START Data records

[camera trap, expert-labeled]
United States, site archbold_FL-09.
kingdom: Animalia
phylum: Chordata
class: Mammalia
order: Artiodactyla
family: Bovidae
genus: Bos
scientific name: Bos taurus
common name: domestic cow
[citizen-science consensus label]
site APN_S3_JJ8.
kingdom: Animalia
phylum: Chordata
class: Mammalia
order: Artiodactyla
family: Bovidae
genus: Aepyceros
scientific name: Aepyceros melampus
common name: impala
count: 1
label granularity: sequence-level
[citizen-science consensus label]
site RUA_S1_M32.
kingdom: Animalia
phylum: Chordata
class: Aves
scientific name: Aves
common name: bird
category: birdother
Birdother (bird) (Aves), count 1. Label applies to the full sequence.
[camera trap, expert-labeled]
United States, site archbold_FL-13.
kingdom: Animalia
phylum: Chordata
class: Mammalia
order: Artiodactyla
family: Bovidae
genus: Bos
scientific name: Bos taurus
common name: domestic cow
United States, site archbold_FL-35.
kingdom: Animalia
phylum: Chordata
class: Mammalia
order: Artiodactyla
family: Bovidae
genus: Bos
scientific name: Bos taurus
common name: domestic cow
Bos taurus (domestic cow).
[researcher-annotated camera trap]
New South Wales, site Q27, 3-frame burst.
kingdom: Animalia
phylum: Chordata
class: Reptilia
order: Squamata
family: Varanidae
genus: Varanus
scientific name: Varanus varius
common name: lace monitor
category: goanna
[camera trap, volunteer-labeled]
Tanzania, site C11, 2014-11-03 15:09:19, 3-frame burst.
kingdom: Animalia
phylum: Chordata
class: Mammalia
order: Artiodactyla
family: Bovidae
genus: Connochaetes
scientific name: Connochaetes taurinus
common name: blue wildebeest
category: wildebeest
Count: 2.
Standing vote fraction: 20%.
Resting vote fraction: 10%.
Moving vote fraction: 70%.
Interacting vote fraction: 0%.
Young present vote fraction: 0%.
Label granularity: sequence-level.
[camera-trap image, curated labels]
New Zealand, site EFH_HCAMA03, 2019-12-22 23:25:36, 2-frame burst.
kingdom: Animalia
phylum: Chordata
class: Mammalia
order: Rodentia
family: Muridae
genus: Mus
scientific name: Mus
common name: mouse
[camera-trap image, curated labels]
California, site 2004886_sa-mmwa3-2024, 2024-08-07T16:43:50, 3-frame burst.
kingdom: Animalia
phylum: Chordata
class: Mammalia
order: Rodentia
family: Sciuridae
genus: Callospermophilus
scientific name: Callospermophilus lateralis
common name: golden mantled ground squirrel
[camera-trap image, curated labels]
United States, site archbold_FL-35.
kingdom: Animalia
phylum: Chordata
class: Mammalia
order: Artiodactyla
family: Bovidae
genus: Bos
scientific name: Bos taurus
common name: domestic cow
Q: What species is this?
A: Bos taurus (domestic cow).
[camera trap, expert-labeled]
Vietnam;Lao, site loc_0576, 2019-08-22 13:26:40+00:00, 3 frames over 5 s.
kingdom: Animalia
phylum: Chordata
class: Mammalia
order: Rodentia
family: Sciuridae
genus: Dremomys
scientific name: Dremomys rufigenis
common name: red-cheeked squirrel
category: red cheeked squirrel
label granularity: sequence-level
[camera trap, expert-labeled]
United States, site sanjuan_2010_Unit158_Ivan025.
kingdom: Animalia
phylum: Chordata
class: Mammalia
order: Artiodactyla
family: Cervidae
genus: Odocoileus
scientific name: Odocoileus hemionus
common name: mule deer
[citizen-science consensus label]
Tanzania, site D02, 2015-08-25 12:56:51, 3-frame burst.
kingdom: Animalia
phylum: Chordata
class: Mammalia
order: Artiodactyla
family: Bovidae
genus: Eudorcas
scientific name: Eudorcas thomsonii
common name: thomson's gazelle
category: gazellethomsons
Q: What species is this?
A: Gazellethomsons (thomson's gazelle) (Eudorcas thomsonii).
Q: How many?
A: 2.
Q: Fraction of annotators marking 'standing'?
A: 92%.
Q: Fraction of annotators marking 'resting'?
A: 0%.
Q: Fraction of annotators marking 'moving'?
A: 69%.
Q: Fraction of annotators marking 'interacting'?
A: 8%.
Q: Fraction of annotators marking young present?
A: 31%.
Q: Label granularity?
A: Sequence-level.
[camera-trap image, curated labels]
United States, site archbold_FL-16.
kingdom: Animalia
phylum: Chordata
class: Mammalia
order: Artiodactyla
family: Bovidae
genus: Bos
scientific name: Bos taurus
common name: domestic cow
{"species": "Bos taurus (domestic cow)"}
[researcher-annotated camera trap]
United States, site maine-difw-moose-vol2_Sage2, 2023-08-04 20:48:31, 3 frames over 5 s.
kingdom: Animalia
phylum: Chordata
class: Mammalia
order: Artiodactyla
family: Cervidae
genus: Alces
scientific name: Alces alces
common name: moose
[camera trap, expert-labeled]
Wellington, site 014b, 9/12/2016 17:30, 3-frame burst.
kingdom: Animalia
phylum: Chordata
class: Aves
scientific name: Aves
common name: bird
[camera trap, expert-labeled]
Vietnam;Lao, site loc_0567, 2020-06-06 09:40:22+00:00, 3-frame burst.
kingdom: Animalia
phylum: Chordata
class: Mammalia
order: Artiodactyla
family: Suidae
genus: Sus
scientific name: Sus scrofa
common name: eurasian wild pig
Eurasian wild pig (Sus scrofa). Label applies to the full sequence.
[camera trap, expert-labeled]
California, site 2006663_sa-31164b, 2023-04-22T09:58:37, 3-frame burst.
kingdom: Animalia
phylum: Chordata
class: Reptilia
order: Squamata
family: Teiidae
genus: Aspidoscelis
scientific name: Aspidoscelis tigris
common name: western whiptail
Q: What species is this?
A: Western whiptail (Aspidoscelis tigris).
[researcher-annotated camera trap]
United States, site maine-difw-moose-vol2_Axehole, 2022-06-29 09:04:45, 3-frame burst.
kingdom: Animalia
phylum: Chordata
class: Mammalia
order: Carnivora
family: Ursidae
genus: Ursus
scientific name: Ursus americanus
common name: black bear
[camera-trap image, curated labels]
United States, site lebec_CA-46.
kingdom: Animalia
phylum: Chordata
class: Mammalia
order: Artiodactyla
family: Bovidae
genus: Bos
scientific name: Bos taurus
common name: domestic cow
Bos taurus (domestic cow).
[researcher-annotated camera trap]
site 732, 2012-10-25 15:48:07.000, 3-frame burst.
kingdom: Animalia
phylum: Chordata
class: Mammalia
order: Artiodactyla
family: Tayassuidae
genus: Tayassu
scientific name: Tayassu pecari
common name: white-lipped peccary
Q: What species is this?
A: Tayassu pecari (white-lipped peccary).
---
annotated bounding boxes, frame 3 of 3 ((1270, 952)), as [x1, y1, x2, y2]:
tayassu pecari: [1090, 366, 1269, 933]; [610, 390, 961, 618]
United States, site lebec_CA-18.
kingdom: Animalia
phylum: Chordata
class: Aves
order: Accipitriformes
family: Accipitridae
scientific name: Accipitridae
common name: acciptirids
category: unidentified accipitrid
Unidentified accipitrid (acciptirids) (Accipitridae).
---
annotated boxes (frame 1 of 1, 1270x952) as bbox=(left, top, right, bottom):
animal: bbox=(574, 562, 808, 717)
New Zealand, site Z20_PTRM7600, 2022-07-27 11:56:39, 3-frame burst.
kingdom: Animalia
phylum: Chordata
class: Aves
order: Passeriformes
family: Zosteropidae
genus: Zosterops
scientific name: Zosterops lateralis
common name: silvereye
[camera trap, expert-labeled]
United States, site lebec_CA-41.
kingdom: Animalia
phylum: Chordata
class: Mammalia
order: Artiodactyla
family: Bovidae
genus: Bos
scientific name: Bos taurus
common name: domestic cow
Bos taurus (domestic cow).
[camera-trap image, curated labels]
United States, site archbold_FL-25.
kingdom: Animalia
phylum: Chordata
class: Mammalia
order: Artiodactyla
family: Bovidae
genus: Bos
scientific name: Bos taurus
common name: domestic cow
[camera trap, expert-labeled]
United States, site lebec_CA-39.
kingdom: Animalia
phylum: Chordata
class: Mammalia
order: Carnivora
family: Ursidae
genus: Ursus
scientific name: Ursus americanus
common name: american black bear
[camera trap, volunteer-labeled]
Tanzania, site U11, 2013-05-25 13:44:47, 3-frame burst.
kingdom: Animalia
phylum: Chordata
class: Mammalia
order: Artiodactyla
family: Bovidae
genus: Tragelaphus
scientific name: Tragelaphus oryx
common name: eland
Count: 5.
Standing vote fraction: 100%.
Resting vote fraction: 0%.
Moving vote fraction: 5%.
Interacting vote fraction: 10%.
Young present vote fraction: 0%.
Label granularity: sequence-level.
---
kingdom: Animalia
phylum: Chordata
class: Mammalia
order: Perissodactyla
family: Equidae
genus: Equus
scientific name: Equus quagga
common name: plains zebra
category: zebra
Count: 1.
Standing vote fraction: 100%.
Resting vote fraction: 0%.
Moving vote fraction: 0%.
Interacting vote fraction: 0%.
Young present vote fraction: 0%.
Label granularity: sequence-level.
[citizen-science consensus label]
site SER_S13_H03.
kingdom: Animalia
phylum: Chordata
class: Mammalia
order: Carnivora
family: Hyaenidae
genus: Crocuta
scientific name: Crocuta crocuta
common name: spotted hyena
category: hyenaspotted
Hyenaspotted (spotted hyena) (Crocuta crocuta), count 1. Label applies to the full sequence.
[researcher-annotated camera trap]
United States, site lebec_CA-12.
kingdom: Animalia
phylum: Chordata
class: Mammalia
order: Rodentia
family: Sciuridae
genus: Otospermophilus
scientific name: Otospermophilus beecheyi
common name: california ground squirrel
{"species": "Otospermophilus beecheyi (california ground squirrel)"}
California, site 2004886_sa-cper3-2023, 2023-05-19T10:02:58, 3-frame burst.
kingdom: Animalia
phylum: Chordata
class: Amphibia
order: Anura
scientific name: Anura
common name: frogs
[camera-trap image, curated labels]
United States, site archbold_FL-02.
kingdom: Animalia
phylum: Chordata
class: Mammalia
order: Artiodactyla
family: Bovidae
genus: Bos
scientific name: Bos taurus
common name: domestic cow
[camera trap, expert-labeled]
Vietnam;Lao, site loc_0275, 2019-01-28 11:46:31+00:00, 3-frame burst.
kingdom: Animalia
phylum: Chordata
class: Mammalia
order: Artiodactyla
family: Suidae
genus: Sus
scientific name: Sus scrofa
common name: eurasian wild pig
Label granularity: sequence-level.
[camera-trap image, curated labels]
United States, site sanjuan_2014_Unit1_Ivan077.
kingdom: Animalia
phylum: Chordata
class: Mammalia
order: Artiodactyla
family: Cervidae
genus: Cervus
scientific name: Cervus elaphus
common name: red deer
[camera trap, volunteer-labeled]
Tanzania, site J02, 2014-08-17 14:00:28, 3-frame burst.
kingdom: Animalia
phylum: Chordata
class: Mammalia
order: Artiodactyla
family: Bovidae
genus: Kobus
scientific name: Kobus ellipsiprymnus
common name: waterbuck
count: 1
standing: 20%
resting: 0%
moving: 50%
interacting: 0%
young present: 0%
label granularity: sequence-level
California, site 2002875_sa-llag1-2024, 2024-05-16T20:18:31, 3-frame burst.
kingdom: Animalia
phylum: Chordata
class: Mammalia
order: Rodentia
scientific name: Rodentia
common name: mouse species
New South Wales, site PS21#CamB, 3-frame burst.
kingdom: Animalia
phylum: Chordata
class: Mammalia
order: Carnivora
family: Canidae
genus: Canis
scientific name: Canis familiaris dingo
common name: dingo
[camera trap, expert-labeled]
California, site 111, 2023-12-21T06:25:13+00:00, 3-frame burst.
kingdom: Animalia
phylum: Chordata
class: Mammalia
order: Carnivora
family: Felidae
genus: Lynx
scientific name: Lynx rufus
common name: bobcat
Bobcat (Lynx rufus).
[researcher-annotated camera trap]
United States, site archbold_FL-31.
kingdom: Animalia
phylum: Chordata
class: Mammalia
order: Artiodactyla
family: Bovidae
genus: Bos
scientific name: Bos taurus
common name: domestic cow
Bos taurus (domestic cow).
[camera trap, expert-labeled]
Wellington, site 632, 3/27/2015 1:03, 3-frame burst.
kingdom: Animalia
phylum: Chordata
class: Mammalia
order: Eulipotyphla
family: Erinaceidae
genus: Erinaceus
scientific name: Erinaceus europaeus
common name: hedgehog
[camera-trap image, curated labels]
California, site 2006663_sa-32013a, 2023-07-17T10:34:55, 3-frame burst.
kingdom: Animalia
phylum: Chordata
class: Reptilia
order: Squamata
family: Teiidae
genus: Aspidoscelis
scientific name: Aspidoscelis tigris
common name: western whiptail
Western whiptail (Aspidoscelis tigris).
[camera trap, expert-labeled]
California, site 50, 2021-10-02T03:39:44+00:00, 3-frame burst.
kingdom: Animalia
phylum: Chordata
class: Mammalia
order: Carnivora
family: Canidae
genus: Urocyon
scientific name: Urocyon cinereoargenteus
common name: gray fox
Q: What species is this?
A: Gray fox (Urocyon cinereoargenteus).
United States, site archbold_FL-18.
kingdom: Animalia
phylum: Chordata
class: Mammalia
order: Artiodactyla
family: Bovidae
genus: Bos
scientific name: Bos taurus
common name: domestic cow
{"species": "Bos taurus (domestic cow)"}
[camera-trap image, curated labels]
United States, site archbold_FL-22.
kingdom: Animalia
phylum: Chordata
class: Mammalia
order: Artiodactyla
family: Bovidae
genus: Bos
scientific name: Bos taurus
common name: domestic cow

END Data records

Show all lines in the entries above where the word "annotators" appears.

→ Worked solution:
Q: Fraction of annotators marking 'standing'?
Q: Fraction of annotators marking 'resting'?
Q: Fraction of annotators marking 'moving'?
Q: Fraction of annotators marking 'interacting'?
Q: Fraction of annotators marking young present?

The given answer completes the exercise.